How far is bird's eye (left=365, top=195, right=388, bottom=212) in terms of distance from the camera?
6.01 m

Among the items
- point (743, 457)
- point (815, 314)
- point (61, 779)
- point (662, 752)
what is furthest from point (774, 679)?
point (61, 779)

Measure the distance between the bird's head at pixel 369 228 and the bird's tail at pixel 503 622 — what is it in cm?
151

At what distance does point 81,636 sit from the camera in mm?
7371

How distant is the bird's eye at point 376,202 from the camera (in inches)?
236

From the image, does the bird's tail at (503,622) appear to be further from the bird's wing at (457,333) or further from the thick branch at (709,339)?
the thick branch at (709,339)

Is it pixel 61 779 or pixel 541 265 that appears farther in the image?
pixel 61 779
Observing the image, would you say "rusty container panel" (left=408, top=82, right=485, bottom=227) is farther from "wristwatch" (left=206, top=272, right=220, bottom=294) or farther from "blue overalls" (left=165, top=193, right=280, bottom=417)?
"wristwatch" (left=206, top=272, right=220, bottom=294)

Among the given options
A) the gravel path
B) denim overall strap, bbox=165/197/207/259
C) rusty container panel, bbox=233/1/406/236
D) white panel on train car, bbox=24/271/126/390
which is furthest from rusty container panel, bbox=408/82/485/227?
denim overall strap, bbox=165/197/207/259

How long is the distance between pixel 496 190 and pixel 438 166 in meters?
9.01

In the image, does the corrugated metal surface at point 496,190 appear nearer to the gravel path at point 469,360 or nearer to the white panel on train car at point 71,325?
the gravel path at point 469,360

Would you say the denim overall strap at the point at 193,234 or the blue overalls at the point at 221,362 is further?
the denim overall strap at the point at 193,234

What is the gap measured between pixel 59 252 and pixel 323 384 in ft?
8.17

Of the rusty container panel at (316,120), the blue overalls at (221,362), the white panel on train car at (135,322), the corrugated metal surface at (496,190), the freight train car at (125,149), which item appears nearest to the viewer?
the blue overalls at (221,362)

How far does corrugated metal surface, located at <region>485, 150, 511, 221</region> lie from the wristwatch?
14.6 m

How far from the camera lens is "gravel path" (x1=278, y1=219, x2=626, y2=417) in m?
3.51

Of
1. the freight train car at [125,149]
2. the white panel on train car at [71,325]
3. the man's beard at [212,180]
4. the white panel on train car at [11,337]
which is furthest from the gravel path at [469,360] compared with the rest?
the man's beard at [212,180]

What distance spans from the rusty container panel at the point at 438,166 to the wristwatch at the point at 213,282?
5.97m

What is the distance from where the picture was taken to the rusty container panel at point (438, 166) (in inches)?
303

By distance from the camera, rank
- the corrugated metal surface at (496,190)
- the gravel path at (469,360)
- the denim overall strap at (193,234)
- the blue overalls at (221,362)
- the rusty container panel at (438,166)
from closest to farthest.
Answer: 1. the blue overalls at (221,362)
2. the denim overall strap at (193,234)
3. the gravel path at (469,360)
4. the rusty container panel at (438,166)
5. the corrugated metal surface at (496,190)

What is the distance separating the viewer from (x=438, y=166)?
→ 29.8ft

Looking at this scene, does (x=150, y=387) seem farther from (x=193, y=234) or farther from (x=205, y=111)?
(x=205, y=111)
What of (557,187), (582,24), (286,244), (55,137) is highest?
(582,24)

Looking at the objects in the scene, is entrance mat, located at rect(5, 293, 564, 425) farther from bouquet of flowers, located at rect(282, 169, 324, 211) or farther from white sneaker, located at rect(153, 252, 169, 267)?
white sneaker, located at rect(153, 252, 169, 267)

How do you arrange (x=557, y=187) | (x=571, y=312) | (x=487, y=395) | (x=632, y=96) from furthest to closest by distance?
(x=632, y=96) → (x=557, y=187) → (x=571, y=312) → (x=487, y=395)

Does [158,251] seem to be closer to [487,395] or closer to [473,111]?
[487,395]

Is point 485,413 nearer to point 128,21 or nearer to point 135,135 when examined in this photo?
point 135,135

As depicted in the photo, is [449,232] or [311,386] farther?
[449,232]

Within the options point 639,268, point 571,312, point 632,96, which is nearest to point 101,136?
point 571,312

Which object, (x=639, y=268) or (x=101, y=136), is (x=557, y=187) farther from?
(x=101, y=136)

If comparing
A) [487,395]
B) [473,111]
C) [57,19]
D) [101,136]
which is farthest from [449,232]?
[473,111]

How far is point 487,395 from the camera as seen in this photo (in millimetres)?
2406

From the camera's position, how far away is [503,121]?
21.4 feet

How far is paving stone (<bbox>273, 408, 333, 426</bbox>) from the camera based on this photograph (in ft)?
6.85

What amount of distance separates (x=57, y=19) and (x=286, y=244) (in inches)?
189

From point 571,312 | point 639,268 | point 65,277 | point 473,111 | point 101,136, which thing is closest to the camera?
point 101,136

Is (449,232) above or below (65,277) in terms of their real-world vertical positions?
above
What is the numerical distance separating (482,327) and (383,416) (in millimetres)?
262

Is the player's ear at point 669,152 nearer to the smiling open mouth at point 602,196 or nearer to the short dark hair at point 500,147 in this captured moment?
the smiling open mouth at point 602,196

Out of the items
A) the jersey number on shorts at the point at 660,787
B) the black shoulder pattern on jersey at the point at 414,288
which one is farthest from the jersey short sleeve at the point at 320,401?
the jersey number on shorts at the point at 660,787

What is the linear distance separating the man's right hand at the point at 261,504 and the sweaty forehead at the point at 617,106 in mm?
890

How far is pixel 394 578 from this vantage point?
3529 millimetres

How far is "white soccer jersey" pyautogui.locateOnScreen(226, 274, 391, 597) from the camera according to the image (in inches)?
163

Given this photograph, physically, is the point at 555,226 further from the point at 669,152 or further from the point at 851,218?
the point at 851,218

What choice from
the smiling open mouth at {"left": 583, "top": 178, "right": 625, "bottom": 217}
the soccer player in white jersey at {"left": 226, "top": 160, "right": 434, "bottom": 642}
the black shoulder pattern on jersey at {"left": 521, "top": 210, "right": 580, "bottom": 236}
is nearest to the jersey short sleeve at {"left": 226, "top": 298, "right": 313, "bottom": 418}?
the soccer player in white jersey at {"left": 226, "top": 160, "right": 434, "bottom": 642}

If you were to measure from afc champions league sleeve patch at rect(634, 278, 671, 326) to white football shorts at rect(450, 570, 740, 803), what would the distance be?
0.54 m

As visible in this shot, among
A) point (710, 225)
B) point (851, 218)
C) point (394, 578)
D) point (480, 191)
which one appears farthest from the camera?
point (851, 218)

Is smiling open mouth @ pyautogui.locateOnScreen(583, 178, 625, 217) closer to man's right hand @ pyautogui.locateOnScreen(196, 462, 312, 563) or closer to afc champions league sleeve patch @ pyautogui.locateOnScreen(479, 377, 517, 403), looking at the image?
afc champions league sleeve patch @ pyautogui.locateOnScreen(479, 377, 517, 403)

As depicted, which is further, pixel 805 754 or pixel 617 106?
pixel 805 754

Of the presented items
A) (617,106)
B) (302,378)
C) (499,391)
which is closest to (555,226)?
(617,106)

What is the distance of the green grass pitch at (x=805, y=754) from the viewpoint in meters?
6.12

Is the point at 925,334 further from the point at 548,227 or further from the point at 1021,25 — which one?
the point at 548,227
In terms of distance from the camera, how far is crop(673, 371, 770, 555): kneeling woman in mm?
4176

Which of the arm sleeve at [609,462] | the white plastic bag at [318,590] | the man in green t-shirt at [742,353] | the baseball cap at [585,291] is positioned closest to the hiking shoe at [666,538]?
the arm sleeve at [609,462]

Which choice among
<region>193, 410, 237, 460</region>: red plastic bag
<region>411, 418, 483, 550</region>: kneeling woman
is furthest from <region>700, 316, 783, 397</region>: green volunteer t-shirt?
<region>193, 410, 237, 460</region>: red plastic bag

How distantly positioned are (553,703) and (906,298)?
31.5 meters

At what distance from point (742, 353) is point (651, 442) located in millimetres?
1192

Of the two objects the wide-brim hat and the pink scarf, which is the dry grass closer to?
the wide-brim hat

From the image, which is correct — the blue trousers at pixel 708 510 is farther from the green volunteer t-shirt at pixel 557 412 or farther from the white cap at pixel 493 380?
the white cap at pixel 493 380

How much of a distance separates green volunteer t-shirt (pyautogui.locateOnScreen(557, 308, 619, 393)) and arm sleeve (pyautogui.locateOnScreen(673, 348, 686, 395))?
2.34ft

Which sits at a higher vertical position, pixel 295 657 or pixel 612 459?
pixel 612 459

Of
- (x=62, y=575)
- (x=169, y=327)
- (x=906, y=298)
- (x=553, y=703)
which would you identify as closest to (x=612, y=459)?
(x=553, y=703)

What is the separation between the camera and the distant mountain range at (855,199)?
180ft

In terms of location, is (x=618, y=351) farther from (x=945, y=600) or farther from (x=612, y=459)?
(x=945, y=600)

WRITTEN PROBLEM: Copy out the data word for word, starting at the line containing "Which sits at" and continuing through the final line, with both ends included.

WRITTEN REPLY:
Which sits at a higher vertical position, pixel 295 657 or pixel 612 459?
pixel 612 459

Of
- (x=62, y=575)
- (x=169, y=327)
- (x=906, y=298)
- (x=553, y=703)
which would you identify as closest to (x=612, y=459)?
(x=553, y=703)

What is the separation between the camera and the distant mountain range at (855,199)?
180ft

In terms of location, is (x=618, y=351) farther from (x=945, y=600) or farther from (x=612, y=459)?
(x=945, y=600)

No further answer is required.